▶ **Tarefa A**:
Modifique o trecho do texto sobre depressão materna que começa em "Nesse contexto, é" e segue até "a criança [2,4].", reescrevendo-o com "progesterona" substituído por "prolactina".
▶ **Tarefa B**:
Dê sequência ao texto sobre depressão na gestação e no pós-parto, escrevendo o que viria logo depois de onde ele termina.

▶ **Texto para revisão**:
Neurocientistas sugerem novas ferramentas para atestar a segurança destes fármacos para o neurodesenvolvimento fetal

 

“O Estranho em mim” é um filme da diretora Emily Atef que retrata, com muita sensibilidade, a depressão pós-parto sob a perspectiva de uma mulher que sofre da condição. A personagem principal, Rebecca, apresenta uma grande e crescente dificuldade em estabelecer vínculo com o filho desde o nascimento dele, momento marcado por muito estranhamento e rejeição. Mas esse quadro não se restringe às telas de cinema. De acordo com a Organização Mundial da Saúde, cerca de 10% das mulheres grávidas apresentam algum tipo de transtorno mental, como a depressão. Em países de baixa renda como o Brasil, o número médio de mães depressivas no período pós-parto pode atingir cerca de 20% das parturientes [1]

 

 

Assim, engana-se aquele que pensa que os períodos que antecedem e sucedem o parto são simples. Além de oscilações hormonais e mudanças físicas decorrentes da gestação, parto e puerpério, há também a influência de outros fatores, como as alterações na rotina impostas pela chegada de um novo membro na família, o aumento de responsabilidades e inseguranças, a falta de rede de apoio, o uso de substâncias psicoativas, o não planejamento da gravidez, um sistema de saúde ineficiente, violência obstétrica, além de dificuldades socioeconômicas, que são acentuadas em países em desenvolvimento. Todos estes fatores, se somados a quadros anteriores de depressão e predisposições genéticas, podem aumentar o risco do desenvolvimento de depressão durante a gestação e no período pós-parto [2,3]

Nesse contexto, é importante ressaltar que a depressão materna é uma condição incapacitante que vai muito além da tristeza não patológica que pode surgir neste período, popularmente conhecida como “baby blues“, que pode se dar por conta de alterações nos níveis de hormônios como a progesterona, mas desaparece em poucas semanas após o nascimento do bebê. Os sintomas depressivos costumam ser mais persistentes. Além do humor deprimido, também podem ser observados sintomas como a perda de interesse por atividades rotineiras, sonolência excessiva ou insônia, fadiga, sentimentos de inutilidade e culpa, ansiedade excessiva, mudanças significativas no peso e no apetite, diminuição da atenção, pensamentos recorrentes de suicídio, além de vontades súbitas de prejudicar a si mesma ou a criança [2,4].

[Entradas de dados armazenados]
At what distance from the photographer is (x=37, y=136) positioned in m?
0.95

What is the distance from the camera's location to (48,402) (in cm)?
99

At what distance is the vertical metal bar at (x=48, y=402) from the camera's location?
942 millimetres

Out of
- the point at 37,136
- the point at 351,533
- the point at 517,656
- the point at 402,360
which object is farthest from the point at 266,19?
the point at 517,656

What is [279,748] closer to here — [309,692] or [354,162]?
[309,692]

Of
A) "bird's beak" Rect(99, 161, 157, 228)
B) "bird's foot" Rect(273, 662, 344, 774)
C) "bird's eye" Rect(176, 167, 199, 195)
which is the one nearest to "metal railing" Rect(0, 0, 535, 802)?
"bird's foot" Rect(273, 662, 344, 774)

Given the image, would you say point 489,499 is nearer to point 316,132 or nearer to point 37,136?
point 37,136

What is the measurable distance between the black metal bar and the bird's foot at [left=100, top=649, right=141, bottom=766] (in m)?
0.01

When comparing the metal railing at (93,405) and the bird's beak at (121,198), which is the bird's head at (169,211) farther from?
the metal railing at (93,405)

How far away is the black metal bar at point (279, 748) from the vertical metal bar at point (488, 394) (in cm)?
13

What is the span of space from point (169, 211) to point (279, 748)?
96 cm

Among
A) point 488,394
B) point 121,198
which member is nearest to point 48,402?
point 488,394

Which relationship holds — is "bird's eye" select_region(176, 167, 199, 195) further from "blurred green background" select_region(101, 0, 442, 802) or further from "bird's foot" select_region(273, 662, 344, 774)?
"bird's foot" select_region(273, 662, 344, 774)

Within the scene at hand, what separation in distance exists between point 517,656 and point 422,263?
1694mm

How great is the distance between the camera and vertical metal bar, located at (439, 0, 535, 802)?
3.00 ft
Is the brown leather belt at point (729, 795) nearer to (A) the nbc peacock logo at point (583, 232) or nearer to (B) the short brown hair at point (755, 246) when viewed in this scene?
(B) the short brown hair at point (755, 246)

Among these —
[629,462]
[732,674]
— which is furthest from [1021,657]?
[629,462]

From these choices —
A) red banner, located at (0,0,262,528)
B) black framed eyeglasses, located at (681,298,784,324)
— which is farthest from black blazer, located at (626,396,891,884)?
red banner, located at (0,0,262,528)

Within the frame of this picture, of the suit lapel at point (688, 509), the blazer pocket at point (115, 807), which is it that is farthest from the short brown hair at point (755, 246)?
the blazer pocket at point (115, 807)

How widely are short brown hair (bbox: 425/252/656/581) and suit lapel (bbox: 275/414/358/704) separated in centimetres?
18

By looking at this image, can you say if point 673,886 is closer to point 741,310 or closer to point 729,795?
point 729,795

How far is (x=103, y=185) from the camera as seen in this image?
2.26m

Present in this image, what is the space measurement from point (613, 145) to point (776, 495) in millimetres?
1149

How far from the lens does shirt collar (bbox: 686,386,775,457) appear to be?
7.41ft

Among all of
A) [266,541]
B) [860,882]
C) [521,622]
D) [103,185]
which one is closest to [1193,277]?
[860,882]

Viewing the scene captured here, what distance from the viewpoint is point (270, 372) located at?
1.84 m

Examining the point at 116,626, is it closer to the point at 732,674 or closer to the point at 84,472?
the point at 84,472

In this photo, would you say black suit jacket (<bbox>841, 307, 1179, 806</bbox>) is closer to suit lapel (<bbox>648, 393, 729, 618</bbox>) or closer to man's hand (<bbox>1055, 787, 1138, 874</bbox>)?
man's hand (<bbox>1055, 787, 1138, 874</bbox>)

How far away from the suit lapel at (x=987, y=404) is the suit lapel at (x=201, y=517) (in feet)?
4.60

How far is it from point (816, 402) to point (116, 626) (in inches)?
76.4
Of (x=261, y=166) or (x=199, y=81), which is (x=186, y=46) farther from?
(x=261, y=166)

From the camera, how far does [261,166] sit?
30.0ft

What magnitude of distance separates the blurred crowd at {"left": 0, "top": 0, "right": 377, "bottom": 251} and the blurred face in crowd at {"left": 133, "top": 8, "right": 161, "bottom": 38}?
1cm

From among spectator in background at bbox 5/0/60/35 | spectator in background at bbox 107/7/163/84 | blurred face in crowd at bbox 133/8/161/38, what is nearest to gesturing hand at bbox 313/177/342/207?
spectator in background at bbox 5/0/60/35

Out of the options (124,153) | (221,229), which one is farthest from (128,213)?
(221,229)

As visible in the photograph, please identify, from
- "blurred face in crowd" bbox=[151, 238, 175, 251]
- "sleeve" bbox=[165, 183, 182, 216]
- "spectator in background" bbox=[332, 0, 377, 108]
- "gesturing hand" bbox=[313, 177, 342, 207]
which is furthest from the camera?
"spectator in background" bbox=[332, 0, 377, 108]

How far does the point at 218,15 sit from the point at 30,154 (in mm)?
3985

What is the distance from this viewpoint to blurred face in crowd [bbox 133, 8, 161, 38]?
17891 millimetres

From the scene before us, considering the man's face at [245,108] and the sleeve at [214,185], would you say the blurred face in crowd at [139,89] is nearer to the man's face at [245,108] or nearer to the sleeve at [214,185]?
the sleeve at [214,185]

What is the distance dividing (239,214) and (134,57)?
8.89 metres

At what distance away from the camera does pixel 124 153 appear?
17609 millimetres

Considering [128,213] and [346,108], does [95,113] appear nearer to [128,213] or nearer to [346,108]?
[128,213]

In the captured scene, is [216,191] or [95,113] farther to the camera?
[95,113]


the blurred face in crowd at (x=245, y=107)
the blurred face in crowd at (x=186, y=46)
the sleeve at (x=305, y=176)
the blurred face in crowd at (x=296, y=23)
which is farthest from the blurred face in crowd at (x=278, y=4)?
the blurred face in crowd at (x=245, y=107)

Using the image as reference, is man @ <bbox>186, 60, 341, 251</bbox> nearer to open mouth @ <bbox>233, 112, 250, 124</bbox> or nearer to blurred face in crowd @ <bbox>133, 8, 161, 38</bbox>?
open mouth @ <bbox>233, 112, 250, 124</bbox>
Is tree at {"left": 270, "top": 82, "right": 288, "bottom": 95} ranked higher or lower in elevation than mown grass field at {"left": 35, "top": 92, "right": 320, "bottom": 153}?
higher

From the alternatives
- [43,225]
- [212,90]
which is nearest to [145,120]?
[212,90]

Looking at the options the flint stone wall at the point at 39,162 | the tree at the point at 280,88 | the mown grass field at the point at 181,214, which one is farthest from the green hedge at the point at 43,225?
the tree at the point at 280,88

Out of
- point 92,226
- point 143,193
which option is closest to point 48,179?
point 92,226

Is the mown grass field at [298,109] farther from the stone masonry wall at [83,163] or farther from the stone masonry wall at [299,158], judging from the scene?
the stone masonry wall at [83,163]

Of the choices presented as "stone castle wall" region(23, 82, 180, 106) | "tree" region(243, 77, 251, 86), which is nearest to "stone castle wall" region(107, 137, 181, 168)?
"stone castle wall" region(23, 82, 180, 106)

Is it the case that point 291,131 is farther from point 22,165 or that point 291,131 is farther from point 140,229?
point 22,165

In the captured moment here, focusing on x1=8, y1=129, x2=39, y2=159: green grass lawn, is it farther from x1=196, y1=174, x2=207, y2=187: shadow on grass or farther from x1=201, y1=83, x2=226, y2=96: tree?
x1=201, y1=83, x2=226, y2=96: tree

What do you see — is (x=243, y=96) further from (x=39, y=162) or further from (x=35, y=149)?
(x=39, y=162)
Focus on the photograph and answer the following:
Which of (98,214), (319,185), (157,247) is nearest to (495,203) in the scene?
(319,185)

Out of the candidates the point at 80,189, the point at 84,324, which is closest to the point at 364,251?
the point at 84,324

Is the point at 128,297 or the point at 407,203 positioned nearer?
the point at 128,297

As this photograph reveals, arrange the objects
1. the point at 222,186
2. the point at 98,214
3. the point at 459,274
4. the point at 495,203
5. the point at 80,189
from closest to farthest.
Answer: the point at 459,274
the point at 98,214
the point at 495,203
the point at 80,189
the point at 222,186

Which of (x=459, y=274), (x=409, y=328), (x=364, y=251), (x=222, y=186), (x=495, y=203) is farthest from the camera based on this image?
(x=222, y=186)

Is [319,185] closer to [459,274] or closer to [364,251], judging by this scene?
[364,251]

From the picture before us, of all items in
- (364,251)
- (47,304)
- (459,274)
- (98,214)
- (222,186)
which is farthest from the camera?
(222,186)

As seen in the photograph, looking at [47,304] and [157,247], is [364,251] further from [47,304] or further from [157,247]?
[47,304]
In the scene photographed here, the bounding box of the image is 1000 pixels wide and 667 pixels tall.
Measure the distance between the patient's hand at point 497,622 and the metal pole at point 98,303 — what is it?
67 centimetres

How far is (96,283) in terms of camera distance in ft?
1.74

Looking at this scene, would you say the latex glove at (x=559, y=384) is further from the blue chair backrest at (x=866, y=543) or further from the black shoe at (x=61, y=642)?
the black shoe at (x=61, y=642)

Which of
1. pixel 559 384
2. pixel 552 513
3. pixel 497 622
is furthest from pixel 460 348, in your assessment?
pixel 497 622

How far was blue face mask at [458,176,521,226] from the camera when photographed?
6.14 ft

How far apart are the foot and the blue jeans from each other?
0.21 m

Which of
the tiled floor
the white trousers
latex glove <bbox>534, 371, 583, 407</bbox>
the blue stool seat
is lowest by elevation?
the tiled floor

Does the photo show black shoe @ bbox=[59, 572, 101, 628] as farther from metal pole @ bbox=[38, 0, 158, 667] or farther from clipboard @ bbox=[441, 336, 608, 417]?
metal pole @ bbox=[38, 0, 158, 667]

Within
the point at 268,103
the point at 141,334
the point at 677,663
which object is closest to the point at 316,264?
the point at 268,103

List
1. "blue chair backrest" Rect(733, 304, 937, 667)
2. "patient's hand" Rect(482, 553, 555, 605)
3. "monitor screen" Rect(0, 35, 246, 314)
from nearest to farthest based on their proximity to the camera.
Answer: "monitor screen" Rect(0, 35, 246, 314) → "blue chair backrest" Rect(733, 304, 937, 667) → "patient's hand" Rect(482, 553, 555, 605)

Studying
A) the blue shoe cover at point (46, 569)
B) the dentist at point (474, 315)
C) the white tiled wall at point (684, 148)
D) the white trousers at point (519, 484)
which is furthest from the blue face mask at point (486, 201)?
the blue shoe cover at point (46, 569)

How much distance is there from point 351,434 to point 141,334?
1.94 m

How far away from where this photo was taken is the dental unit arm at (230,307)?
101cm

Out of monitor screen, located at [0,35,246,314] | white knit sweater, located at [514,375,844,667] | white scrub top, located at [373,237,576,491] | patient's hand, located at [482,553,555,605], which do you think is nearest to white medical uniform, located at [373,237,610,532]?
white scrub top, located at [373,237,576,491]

▶ **Resposta A**:
Nesse contexto, é importante ressaltar que a depressão materna é uma condição incapacitante que vai muito além da tristeza não patológica que pode surgir neste período, popularmente conhecida como “baby blues“, que pode se dar por conta de alterações nos níveis de hormônios como a prolactina, mas desaparece em poucas semanas após o nascimento do bebê. Os sintomas depressivos costumam ser mais persistentes. Além do humor deprimido, também podem ser observados sintomas como a perda de interesse por atividades rotineiras, sonolência excessiva ou insônia, fadiga, sentimentos de inutilidade e culpa, ansiedade excessiva, mudanças significativas no peso e no apetite, diminuição da atenção, pensamentos recorrentes de suicídio, além de vontades súbitas de prejudicar a si mesma ou a criança [2,4].

▶ **Resposta B**:
O diagnóstico para depressão é essencialmente clínico e o tratamento destes sintomas envolve, no geral, a prescrição de psicoterapia e de medicamentos antidepressivos, como os inibidores seletivos da recaptação de serotonina (ISRSs). Dentro desta classe, um dos fármacos mais prescritos é a sertralina, que atua inibindo a recaptação pré-sináptica da serotonina e, desta forma, causa aumento da concentração e disponibilidade deste neurotransmissor nas sinapses, popularmente conhecido como hormônio da felicidade. Além disso, os ISRSs também são importantes na reorganização das sinapses em regiões cerebrais envolvidas com o controle de respostas emocionais. Apesar de o tratamento farmacológico não ser necessário em todos os casos, os antidepressivos são prescritos durante a gravidez quando necessários, uma vez que, até o momento, são considerados seguros tanto para a saúde da mãe quanto do bebê [2].

Por outro lado, recentemente, a embriologista e neurocientista brasileira Luciana Marinho, do Laboratório de Neurogenética da Universidade Federal do ABC (UFABC), e colaboradores da Universidade da Califórnia em San Diego (UCSD), Universidade de São Paulo (USP) e Universidade de Campinas (Unicamp), publicaram um artigo de revisão no periódico Seminars in Cell and Developmental Biology, intitulado The impact of antidepressants on human neurodevelopment: Brain organoids as experimental tools, sugerindo  que os riscos associados ao uso de antidepressivos durante a gravidez deveriam ser melhor avaliados, através de tecnologias mais recentes. De acordo com o estudo, é essencial investigar se há relação com alterações no neurodesenvolvimento notadas em indivíduos cujas mães fizeram uso de medicamentos antidepressivos durante a gestação [5]. O estudo ressalta que os antidepressivos atuam principalmente no sistema serotoninérgico, mediado pelo neuromediador serotonina. Estudos têm demonstrado que a serotonina tem papel importante na comunicação neuronal durante o neurodesenvolvimento, podendo estar relacionada com o autismo [7,8].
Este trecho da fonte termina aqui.